ACTION ITEM: Continue the boligsiden.dk scraping notebook below, picking up right after its final line.

EXTRACT TO READ:

>>>>

## Setup connection

In [46]:
import requests
import time
session = requests.session()
#session.headers['User-Agent'] = 'Mozilla/5.0 (Macintosh; Intel Mac OS X 10.11; rv:58.0) Gecko/20100101 Firefox/58.0' # imitate browser
#session.header['email'] = ''
def ratelimit():
    time.sleep(0.5)
def get(url,iterations=10):
    for i in range(iterations):
        ratelimit()
        try:
            response = session.get(url)
        except:
            continue
        if response.ok:
            return response
    return None

# Collect data

## Roadmap of the page (located using the "network" fan)

In [9]:
# Get map of the page
url = 'https://www.boligsiden.dk/area/getallmunicipalities'
muncipalities = get(url).json()
slugs = [i['encodedName'].lower() for i in muncipalities] # slugs are used to navigate the page
slugs[0:5]

['albertslund', 'alleroed', 'assens', 'ballerup', 'billund']

## Define log

In [18]:
# Define log
done = set()
logfile = open('boligsiden/boligsiden_log','w')
logfile.write('url,path,length,servertime,delta_t\n')

35

In [None]:
# If running more than once, load the logfile
import pandas as pd 
log_df = pd.read_csv('boligsiden/boligsiden_log')
done = set(log_df.url)

## Define path to raw data

In [10]:
! mkdir boligsiden
! mkdir boligsiden/raw_json

## Collect data

### BBR

In [None]:
# Collect the number of results for each muncipality
muncipality2count = {}
for slug in slugs:
    url = 'https://www.boligsiden.dk/salespriceresult/getcountbyarchive?salgspristype=bbr&periode.from=2012-01-01&sortdescending=true&sort=vejnavn&kommune=%s&boligtype=alle&side=1'%slug
    response = get(url)
    muncipality2count[slug] = response.json()['count']
import json
json.dump(muncipality2count,open('slug2count','w'))

In [None]:
muncipality2count = json.load(open('slug2count','r'))

In [None]:
logfile = open('boligsiden/boligsiden_log','a')
last_time = time.time()
for slug in slugs:
    print(slug)
    n_results = muncipality2count[slug]
    for page_n in range(1,int(n_results/30)+2):
        url ='https://www.boligsiden.dk/salespriceresult/getdata?salgspristype=bbr&periode.from=2012-01-01&sortdescending=true&sort=vejnavn&kommune=%s&boligtype=alle&side=%d'%(slug,page_n)
        if url in done:
            continue
        try:
            response = get(url)
        except:
            time.sleep(60) # remote connection error.
            response = get(url)
        response_json = response.json()
        path = 'boligsiden/raw_json/bolig_results_%s_%d'%(slug,page_n)

<<<<

DATASET EXCERPT:
>>>>

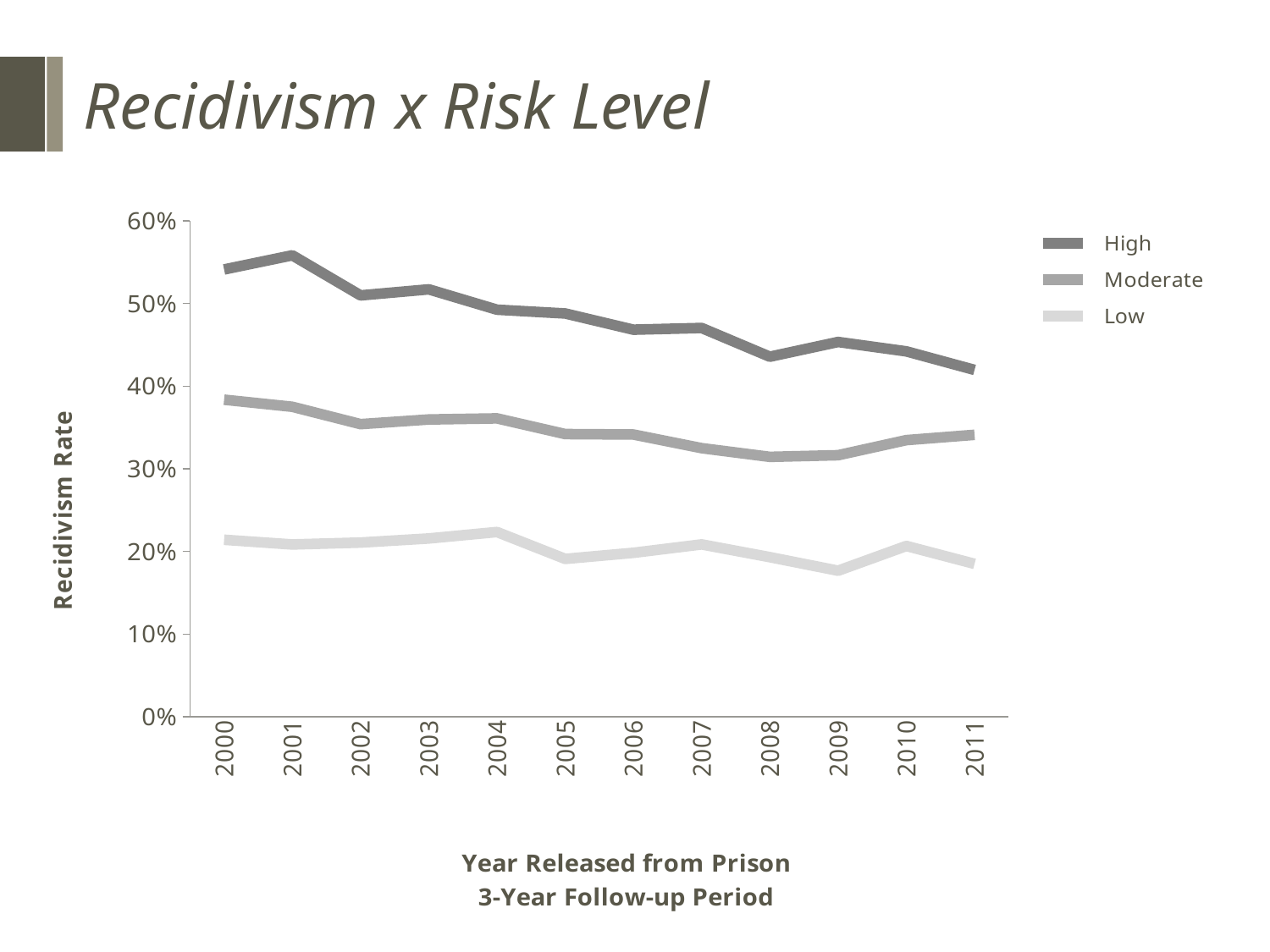
How many years are plotted along the x axis? 12 Which series is plotted highest across all years? High What kind of chart is shown on the slide? line chart What are the three entries in the legend? High, Moderate, Low Does the High series generally rise or fall from 2000 to 2011? fall How many series does the legend list? 3 Is the value for High in 2011 greater or less than 50%? less Is the value for Moderate in 2000 greater or less than 30%? greater In which year does the High series reach its highest value? 2001 Is the value for High in 2000 greater or less than 50%? greater What is the title of the y axis? Recidivism Rate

<<<<

SOLVED PROBLEM:
        json.dump(response_json,open(path,'w'))
        # log
        servertime = time.time()
        delta_t = servertime-last_time
        length  = len(response.text)
        logfile.write('%s,%s,%d,%r,%r\n'%(url,path,length,servertime,delta_t))
        last_time = servertime
        done.add(url)
        if page_n%10==0:
            print(int(n_results/30)+2-page_n,end=' ')


### Salesprices

In [None]:
# first collect the number of results for each muncipality.
muncipality2count_sales = {}

In [None]:
import tqdm
for slug in tqdm.tqdm(slugs):
    if slug in muncipality2count_sales:
        continue
    url = 'https://www.boligsiden.dk/salespriceresult/getcountbypropertySale?salgspristype=arkiv&periode.from=2012-01-01&sortdescending=true&sort=udbudt&kommune=%s&boligtype=alle&side=1'%slug
    response = get(url)
    muncipality2count_sales[slug] = response.json()['count']
json.dump(muncipality2count_sales,open('slug2count_sales','w'))

In [50]:

muncipality2count_sales = json.load(open('slug2count_sales','r'))

### Set log and path to data

In [47]:
! mkdir boligsiden/raw_json_sales/

In [51]:
done_sales = set()
logfile = open('boligsiden/boligsiden_log2','w')
logfile.write('url,path,length,servertime,delta_t\n')

35

In [None]:
logfile = open('boligsiden/boligsiden_log2','a')
last_time = time.time()
for slug in slugs:
    print(slug)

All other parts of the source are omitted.